Toronto - The death toll from yesterday’s brazen attack on UK Parliament stands at four, including the attacker. The 40 injured during the melee span ten nationalities.
Toronto – The death toll from yesterday’s brazen attack on UK Parliament stands at four, including the attacker. The 40 injured during the melee span ten nationalities.
Londoners awoke with resolve this morning, determined to crack on with life as they know it, in spite of yesterday’s attempt to strike fear into one of the world’s greatest cities.
Speaking in front of Parliament Thursday morning, Prime Minister Theresa May assured Londoners there is no reason to believe further attacks are imminent. She did, however, acknowledge that the terror alert has been set to its second-highest level until further notice.
May also revealed that police investigators have searched six addresses and made eight arrests in the cities of Birmingham and London in the first 24 hours of the investigation.
The suspect was known to police to be have been “inspired by international terrorism” but only as what May called a “peripheral figure.” His name had come up at one point during an MI5 investigation but no further details have yet been released. The suspect is confirmed to have been British-born. May stated that he had come within a mere 20 yards of Parliament before being stopped by police. His identity has not yet been publicized.
Police presence will be stepped up across the country in light of yesterday’s events, which claimed the life of 48-year-old police officer, Keith Palmer, stabbed to death by the attacker in the line of duty. The Prime Minister praised Palmer’s bravery and sacrifice, calling him “every inch a hero.”
The attack, which appeared at first to be two separate events, has now been established to have been carried out by a single, lone-wolf attacker.
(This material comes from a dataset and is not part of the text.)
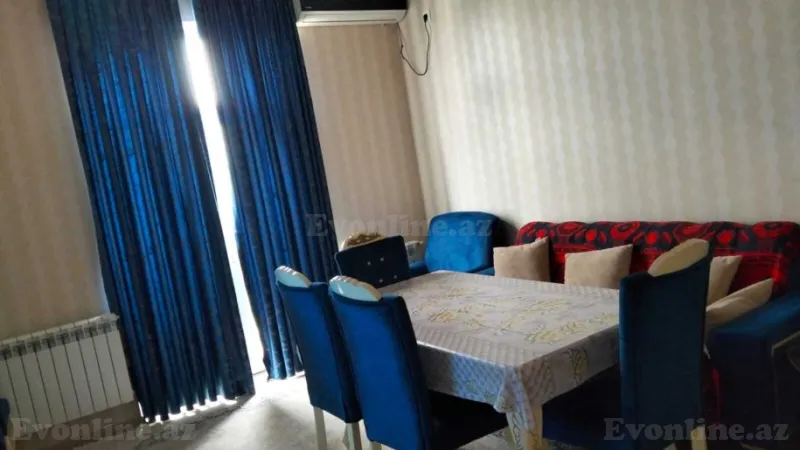 Satılır 3 otaqlı Mənzil Yeni tikili 75 m² Hövsan - şəkil 11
After plowing through scores of pedestrians on Westminster Bridge, the attacker made his way toward Parliament, armed with a knife.
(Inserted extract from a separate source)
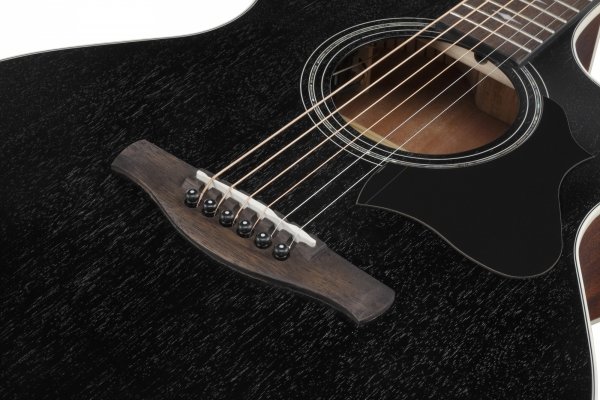Gitara elektro-akustyczna IBANEZ AE140-WKH
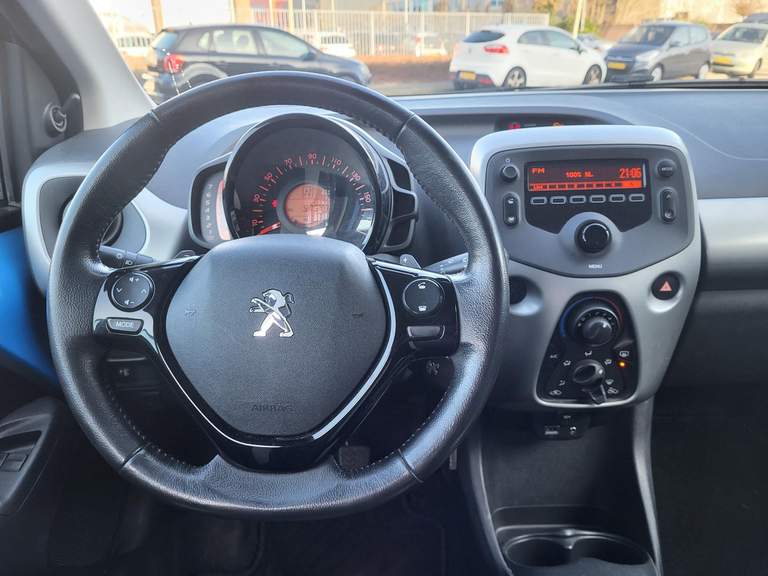 Peugeot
Before he could make it inside the buildings, the attacker was spotted by two uniformed police officers and confronted. In the course of trying to stop the attacker, officer Keith Palmer was killed. The attacker proceeded and was eventually stopped just short of the Parliament buildings by two more police officers who attempted to stop him. When it became clear the suspect wasn’t going to stop the officers fired their weapons and the attacker was killed.
Wednesday afternoon London’s mayor, Sadiq Khan, had a message for those who would attempt to disrupt the calm of his city, “You won’t succeed, you won’t divide us, we won’t be cowed by terrorists.”
Describing Wednesday’s scene in her morning address, Prime Minister May acknowledged both the horror and the valour of the events, “yesterday we saw the worst of humanity, but we will remember the best.” She closed her comments saying that the best way to respond to terror is in “millions of acts of normality,” praising the millions of Londoners carrying out their normal routines Thursday morning.